PROVIDED PASSAGE:
"""
Rule 30A has an important place in the rules, in that, as I stated, it provides a remendy where none exist elsewhere. However, it could not have been intended by the drafter of rule 30A to jettison the existing and effective remedies provided in the specific remedy rules. If it was so intended, it would render such remedies negatory. The remedies in the specific rules have always been effective and there is no reason to denude them of their efficacy”.



[31.] It is common cause that the applicant served the respondents with a notice in terms of Rule 35(12) and (14) on 16 April 2021 requesting the respondents to produce certain documents referred to in their answering affidavit as well as certain information within five (5) days of receipt of the notice.28


[32.] The respondents did not respond to the notices.29 The applicant served the respondents with a notice in terms of Rule 30A(1) on 28 April 2021, in terms of which they were afforded ten (10) days to remedy the failure to comply with the Rules of Court, failing which the applicant would launch an application in terms of Rule 30A(2).30


[33.] On 20 May 2021, the respondents made available documents requested by the applicant in his notice for inspection.31


[34.] The applicant has not filed his replying affidavit in the main application.32


[35.] The applicant has been charged with fraud and the contravention of certain section of the Immigration Act 13 of 2002.33


[36.] It is disputed that in the main, the applicant contended that he is a lawful South African Citizen.34 The respondents on the other hand alleged that the applicant was granted South African Citizenship as a result of a misrepresentation which he made to the officials of the Department of Home Affairs, and that he is an illegal foreigner and a prohibited person from the Republic of South Africa.35


[37.] The above mentioned issue is the subject of the main application. This court is not called upon to make a determination in this regard.


[38.] Whereas the applicant acknowledged that the respondents made available some documents requested by him in his notice for inspection, he alleged that the documents which were made available for inspection are the documents which the respondents attached to their answering affidavit.36


[39.] The applicant further alleged that the production of the documents attached to the respondents’ answering affidavit is incomplete, inadequate, and unsatisfactory for the purposes of Rule 35(12).37


[40.] The respondents on the other hand alleged that they have responded adequately to the applicant’s request even though they had no obligation to do so and have provided the applicant with more documents to enable him to establish his defence.38


[41.] It is noteworthy that the applicant in his notice, he requested the respondents to produce:39


“Copies of the full applications for South African identity document/s or status made by the applicant on ‘no less than three occasions’, together with all supporting documentation attached to such applications.

[Emphasis added]


[42.] The respondents contend that the applicant is not able to specify which supporting documents he is seeking the respondents to discover or for the respondents to respond adequately or to enable the court to grant an enforceable order.40


[43.] To my mind on proper construction, the applicant’s notice seems to request under the rubric “all supporting documentation attached to such applications”, those documents which were submitted with the applications for South African identity document/s or status made by the applicant on ‘no less than three occasions.


[44.] Contrary to the respondents’ assertion, to my mind there does not seem to be any ambiguity on the applicant’s request in his notice.
"""
PROVIDED DATA:
"""
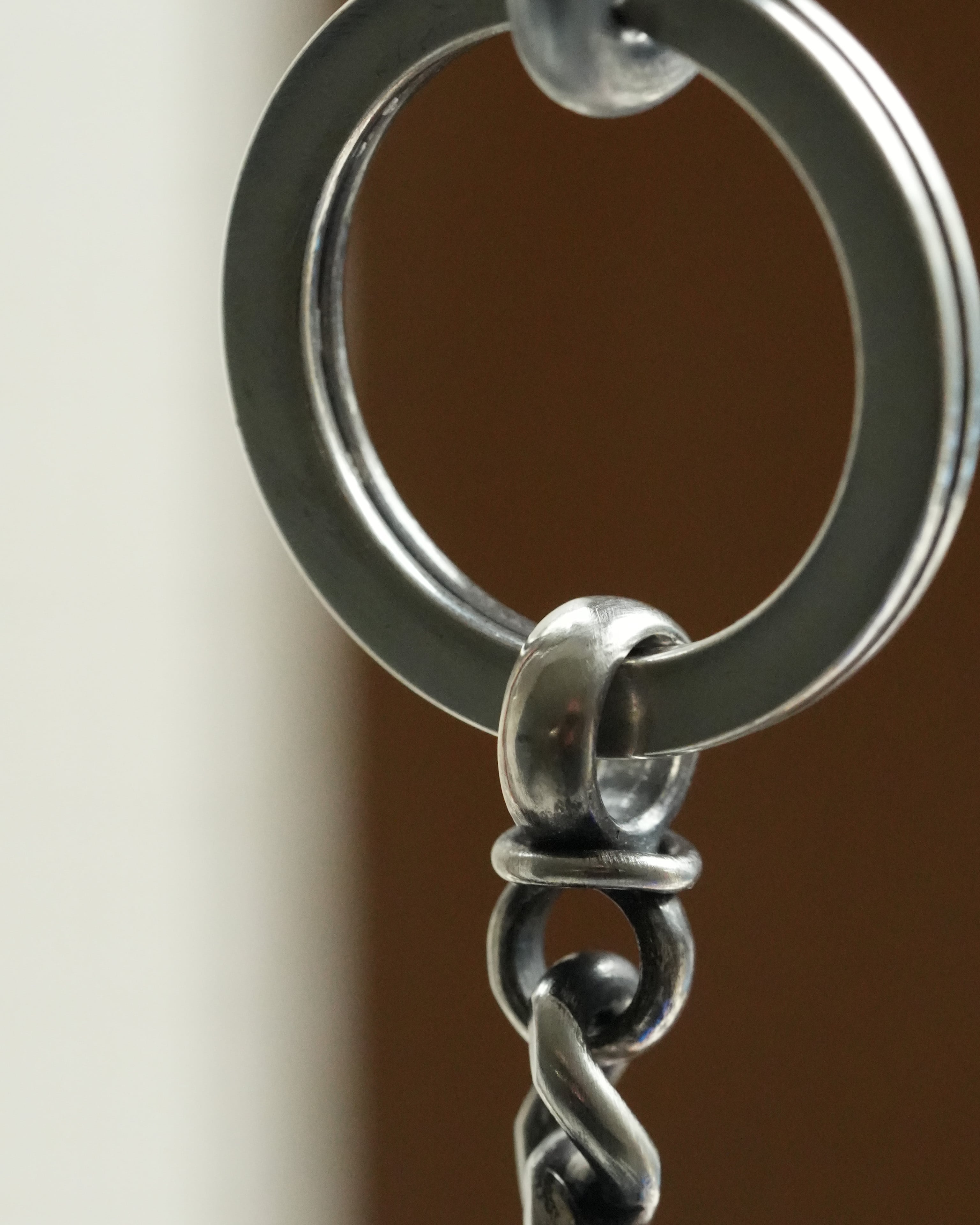 スタイリスト小林 新 × NEEDIS コラボレーション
"""
PROBLEM TO WORK ON: In the court excerpt on Rule 30A and Rule 35, which full calendar dates (day, month, and year) are given, and what happened on each one?

RESPONSE:
- 16 April 2021: The applicant served the respondents with a notice under Rule 35(12) and (14). The notice asked them to produce certain documents referred to in their answering affidavit, along with certain information, within five days.
- 28 April 2021: The applicant served the respondents with a notice under Rule 30A(1). It gave them ten days to remedy their failure to comply with the Rules of Court.
- 20 May 2021: The respondents made available the documents the applicant had requested in his notice for inspection.